----- Extracted entries

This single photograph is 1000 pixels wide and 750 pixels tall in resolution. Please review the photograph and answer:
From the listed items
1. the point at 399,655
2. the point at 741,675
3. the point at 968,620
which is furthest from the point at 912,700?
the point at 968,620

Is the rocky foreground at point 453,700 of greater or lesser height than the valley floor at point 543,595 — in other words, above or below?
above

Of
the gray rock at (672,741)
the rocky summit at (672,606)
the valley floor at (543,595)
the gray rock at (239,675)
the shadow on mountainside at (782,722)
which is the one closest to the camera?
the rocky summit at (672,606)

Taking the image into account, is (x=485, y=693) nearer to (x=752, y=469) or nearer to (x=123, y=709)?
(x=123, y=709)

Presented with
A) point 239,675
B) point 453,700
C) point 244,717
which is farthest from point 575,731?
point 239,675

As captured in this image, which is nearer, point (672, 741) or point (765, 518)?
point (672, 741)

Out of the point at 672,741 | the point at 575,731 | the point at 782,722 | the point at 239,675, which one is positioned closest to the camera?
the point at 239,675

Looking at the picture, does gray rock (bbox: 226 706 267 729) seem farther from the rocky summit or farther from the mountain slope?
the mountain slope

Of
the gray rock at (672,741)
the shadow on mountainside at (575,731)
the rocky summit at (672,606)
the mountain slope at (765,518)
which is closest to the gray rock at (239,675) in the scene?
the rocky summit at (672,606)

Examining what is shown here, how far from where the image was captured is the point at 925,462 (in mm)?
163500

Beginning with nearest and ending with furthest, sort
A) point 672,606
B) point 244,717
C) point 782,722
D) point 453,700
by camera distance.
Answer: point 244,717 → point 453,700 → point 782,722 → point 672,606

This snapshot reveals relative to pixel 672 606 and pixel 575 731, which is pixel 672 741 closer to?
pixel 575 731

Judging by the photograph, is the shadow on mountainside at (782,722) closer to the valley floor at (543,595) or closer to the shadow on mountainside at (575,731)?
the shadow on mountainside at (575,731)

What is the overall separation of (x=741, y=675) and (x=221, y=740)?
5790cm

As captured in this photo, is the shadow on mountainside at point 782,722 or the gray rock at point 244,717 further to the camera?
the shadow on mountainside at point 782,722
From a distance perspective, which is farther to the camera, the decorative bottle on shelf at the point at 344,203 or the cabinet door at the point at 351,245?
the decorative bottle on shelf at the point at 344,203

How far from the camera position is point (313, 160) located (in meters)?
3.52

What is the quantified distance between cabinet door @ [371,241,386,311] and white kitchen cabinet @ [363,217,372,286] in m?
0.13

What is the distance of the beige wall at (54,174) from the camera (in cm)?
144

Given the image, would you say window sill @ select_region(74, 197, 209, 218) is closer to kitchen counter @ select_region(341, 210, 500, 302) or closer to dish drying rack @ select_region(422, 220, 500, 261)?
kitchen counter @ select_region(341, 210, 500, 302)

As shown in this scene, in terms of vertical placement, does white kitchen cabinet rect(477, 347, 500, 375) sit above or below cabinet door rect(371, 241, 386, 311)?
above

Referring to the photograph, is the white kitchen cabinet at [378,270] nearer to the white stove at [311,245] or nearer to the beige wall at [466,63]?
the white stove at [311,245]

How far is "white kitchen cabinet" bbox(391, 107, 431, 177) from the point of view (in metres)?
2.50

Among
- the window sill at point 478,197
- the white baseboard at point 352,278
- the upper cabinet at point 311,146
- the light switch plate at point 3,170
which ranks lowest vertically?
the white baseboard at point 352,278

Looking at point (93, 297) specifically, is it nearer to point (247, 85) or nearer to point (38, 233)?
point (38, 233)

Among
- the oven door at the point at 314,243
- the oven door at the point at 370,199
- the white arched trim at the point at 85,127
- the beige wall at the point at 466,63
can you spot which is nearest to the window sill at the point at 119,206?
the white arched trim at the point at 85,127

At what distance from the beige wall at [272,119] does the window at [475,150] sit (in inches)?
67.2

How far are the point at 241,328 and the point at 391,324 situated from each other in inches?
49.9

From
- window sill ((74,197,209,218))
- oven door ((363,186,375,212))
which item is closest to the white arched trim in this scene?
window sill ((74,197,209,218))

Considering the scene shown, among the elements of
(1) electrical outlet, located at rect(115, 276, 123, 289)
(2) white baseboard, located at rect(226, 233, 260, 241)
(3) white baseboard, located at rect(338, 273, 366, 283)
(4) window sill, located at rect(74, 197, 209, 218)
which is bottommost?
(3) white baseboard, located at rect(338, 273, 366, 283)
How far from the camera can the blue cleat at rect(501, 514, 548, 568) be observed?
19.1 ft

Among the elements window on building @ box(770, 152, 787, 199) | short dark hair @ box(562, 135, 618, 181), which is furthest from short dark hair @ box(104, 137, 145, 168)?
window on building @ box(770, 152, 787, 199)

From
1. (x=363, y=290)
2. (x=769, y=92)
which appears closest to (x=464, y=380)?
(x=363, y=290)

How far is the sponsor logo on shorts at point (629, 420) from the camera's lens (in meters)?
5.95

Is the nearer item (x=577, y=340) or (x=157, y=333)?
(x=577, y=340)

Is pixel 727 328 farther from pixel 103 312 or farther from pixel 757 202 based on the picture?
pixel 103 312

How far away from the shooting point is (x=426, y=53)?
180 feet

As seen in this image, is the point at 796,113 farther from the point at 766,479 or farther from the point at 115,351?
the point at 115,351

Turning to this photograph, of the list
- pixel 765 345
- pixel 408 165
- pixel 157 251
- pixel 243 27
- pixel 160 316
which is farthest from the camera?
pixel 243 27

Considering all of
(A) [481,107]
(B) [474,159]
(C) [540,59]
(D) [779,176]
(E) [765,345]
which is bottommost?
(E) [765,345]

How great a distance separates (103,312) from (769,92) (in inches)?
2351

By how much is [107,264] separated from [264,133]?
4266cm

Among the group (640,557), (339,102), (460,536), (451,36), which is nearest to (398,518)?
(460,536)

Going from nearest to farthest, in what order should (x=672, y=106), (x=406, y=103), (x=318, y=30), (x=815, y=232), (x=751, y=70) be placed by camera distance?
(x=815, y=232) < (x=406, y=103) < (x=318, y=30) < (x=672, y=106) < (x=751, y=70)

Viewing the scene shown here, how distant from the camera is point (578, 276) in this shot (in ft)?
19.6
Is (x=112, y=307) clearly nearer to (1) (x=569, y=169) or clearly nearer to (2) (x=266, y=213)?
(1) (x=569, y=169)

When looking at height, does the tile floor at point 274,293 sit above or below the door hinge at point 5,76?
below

----------

Task to complete
Copy every item above word for word, leaving nothing out.

Exercise output
This single photograph is 1000 pixels wide and 750 pixels tall in resolution. Please review the photograph and answer:
From the listed items
1. the point at 399,655
2. the point at 741,675
3. the point at 968,620
which is furthest from the point at 912,700?
the point at 968,620

Is the rocky foreground at point 453,700 of greater or lesser height than the valley floor at point 543,595 — in other words, above or below?
above

Of
the gray rock at (672,741)
the rocky summit at (672,606)
the valley floor at (543,595)
the gray rock at (239,675)
the shadow on mountainside at (782,722)
which is the one closest to the camera?
the rocky summit at (672,606)

Taking the image into account, is (x=485, y=693) nearer to (x=752, y=469) or nearer to (x=123, y=709)?
(x=123, y=709)

Presented with
A) point 239,675
B) point 453,700
C) point 244,717
which is farthest from point 575,731?
point 239,675

As captured in this image, which is nearer, point (672, 741) or point (765, 518)?
point (672, 741)

Out of the point at 672,741 | the point at 575,731 | the point at 782,722 | the point at 239,675, which one is positioned closest to the camera?
the point at 239,675

Looking at the picture, does gray rock (bbox: 226 706 267 729) seem farther from the rocky summit or farther from the mountain slope?
the mountain slope

Of
the gray rock at (672,741)
the shadow on mountainside at (575,731)
the rocky summit at (672,606)
the mountain slope at (765,518)
which is closest to the gray rock at (239,675) in the scene?
the rocky summit at (672,606)

Examining what is shown here, how far from where the image was captured is the point at 925,462 (in mm)?
163500

Beginning with nearest and ending with furthest, sort
A) point 672,606
B) point 244,717
C) point 782,722
D) point 453,700
by camera distance.
Answer: point 244,717 → point 453,700 → point 782,722 → point 672,606

This snapshot reveals relative to pixel 672 606 and pixel 575 731, which is pixel 672 741 closer to?
pixel 575 731

Judging by the photograph, is the shadow on mountainside at (782,722) closer to the valley floor at (543,595) or closer to the shadow on mountainside at (575,731)?
the shadow on mountainside at (575,731)

What is the overall separation of (x=741, y=675) and (x=221, y=740)?
5790cm

As captured in this photo, is the shadow on mountainside at point 782,722 or the gray rock at point 244,717 further to the camera?
the shadow on mountainside at point 782,722
From a distance perspective, which is farther to the camera, the decorative bottle on shelf at the point at 344,203 or the cabinet door at the point at 351,245?
the decorative bottle on shelf at the point at 344,203

How far from the camera position is point (313, 160) located (in meters)?
3.52

What is the quantified distance between cabinet door @ [371,241,386,311] and white kitchen cabinet @ [363,217,372,286] in m?
0.13

What is the distance of the beige wall at (54,174) from the camera (in cm)?
144

Given the image, would you say window sill @ select_region(74, 197, 209, 218) is closer to kitchen counter @ select_region(341, 210, 500, 302) or closer to dish drying rack @ select_region(422, 220, 500, 261)?
kitchen counter @ select_region(341, 210, 500, 302)

As shown in this scene, in terms of vertical placement, does white kitchen cabinet rect(477, 347, 500, 375) sit above or below cabinet door rect(371, 241, 386, 311)?
above

Referring to the photograph, is the white kitchen cabinet at [378,270] nearer to the white stove at [311,245] or nearer to the beige wall at [466,63]?
the white stove at [311,245]

How far is "white kitchen cabinet" bbox(391, 107, 431, 177) from the point of view (in metres)?
2.50

Among
- the window sill at point 478,197
- the white baseboard at point 352,278
- the upper cabinet at point 311,146
- the light switch plate at point 3,170
which ranks lowest vertically?
the white baseboard at point 352,278

Looking at point (93, 297) specifically, is it nearer to point (247, 85) or nearer to point (38, 233)?
point (38, 233)

Among
- the oven door at the point at 314,243
- the oven door at the point at 370,199
- the white arched trim at the point at 85,127
- the beige wall at the point at 466,63
can you spot which is nearest to the window sill at the point at 119,206?
the white arched trim at the point at 85,127

At what distance from the beige wall at [272,119] does the window at [475,150] sit (in inches)?
67.2

How far are the point at 241,328 and the point at 391,324 situated from each other in inches?
49.9

From
- window sill ((74,197,209,218))
- oven door ((363,186,375,212))
which item is closest to the white arched trim in this scene?
window sill ((74,197,209,218))

Considering the scene shown, among the elements of
(1) electrical outlet, located at rect(115, 276, 123, 289)
(2) white baseboard, located at rect(226, 233, 260, 241)
(3) white baseboard, located at rect(338, 273, 366, 283)
(4) window sill, located at rect(74, 197, 209, 218)
which is bottommost?
(3) white baseboard, located at rect(338, 273, 366, 283)
How far from the camera can the blue cleat at rect(501, 514, 548, 568) be observed?
19.1 ft

Among the elements window on building @ box(770, 152, 787, 199) | short dark hair @ box(562, 135, 618, 181), which is furthest from short dark hair @ box(104, 137, 145, 168)?
window on building @ box(770, 152, 787, 199)

From
1. (x=363, y=290)
2. (x=769, y=92)
which appears closest to (x=464, y=380)?
(x=363, y=290)

How far is the sponsor logo on shorts at point (629, 420) from the camera's lens (in meters)?
5.95

Is the nearer item (x=577, y=340) or (x=157, y=333)?
(x=577, y=340)

Is pixel 727 328 farther from pixel 103 312 or farther from pixel 757 202 based on the picture?
pixel 103 312

How far away from the shooting point is (x=426, y=53)?
180 feet

As seen in this image, is the point at 796,113 farther from the point at 766,479 or farther from the point at 115,351?
the point at 115,351

Turning to this photograph, of the list
- pixel 765 345
- pixel 408 165
- pixel 157 251
- pixel 243 27
- pixel 160 316
which is farthest from the camera?
pixel 243 27

Considering all of
(A) [481,107]
(B) [474,159]
(C) [540,59]
(D) [779,176]
(E) [765,345]
which is bottommost?
(E) [765,345]

How great a distance separates (103,312) from (769,92) (in inches)?
2351

By how much is [107,264] separated from [264,133]?
4266cm

Among the group (640,557), (339,102), (460,536), (451,36), which is nearest to (398,518)?
(460,536)

Going from nearest to farthest, in what order should (x=672, y=106), (x=406, y=103), (x=318, y=30), (x=815, y=232), (x=751, y=70) be placed by camera distance?
(x=815, y=232) < (x=406, y=103) < (x=318, y=30) < (x=672, y=106) < (x=751, y=70)

Viewing the scene shown here, how distant from the camera is point (578, 276) in this shot (in ft)?
19.6
Is (x=112, y=307) clearly nearer to (1) (x=569, y=169) or clearly nearer to (2) (x=266, y=213)?
(1) (x=569, y=169)

When looking at height, does the tile floor at point 274,293 sit above or below the door hinge at point 5,76?
below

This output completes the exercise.